- [Task requirements]: Copy the records below word for word, starting at the line that contains "Is the denim" and ending at the last line of the records.
========================================================================
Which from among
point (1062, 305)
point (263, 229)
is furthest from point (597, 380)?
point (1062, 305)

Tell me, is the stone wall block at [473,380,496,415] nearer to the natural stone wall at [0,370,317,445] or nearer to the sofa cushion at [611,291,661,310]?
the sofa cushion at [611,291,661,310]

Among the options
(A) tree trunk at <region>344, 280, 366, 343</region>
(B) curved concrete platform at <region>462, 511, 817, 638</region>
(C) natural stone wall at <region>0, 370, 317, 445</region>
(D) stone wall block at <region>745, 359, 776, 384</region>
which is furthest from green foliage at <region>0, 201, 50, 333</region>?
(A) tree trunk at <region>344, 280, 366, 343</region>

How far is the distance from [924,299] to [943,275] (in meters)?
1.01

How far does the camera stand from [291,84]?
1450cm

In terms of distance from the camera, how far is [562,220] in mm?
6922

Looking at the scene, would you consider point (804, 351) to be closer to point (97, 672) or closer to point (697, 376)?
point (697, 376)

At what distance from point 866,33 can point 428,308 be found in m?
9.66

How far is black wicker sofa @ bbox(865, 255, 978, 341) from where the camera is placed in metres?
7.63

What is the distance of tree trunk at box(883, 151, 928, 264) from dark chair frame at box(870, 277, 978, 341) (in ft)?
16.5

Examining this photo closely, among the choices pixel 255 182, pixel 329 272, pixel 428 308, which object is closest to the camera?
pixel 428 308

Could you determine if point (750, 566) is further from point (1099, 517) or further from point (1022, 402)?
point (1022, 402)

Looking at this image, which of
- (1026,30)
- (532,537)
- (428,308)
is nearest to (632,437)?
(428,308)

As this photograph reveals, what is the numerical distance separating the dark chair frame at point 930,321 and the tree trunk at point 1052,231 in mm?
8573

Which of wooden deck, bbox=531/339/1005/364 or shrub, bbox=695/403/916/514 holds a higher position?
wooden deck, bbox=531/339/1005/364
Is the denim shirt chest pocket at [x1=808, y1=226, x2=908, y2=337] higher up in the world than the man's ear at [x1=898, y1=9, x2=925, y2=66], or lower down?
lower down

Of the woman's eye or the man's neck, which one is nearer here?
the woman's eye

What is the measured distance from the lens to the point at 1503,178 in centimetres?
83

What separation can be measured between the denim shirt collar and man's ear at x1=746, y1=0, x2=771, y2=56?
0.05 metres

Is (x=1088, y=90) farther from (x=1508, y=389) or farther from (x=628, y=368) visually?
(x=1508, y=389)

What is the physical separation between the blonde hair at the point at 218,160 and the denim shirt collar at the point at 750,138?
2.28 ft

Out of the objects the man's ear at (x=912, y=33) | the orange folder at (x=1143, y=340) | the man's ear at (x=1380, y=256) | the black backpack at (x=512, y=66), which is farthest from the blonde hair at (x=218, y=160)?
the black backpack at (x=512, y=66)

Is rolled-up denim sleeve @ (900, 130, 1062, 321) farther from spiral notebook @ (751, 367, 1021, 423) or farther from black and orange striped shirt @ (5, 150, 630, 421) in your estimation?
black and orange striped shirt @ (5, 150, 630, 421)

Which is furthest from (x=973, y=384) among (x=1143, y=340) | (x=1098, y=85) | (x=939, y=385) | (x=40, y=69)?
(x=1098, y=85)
========================================================================
- [Worked answer]:
Is the denim shirt chest pocket at [x1=808, y1=226, x2=908, y2=337] higher up in the world than the man's ear at [x1=898, y1=9, x2=925, y2=66], or lower down?
lower down

Of the woman's eye or the man's neck, which one is nearer here?
the woman's eye

What is the measured distance from the lens to the point at 1503,178 in centimetres?
83

What separation can be measured between the denim shirt collar and man's ear at x1=746, y1=0, x2=771, y2=56?
0.05 metres

Is (x=1088, y=90) farther from (x=1508, y=389) or farther from (x=628, y=368) visually?
(x=1508, y=389)

What is the physical separation between the blonde hair at the point at 218,160 and the denim shirt collar at the point at 750,138?
2.28 ft

Out of the objects the man's ear at (x=912, y=33) | the orange folder at (x=1143, y=340) | the man's ear at (x=1380, y=256) | the black backpack at (x=512, y=66), which is farthest from the blonde hair at (x=218, y=160)?
the black backpack at (x=512, y=66)

Is rolled-up denim sleeve @ (900, 130, 1062, 321) farther from spiral notebook @ (751, 367, 1021, 423) or farther from black and orange striped shirt @ (5, 150, 630, 421) in your estimation?
black and orange striped shirt @ (5, 150, 630, 421)

Which is furthest from (x=973, y=384) among (x=1143, y=340) | (x=1098, y=85) | (x=939, y=385) | (x=40, y=69)?
(x=1098, y=85)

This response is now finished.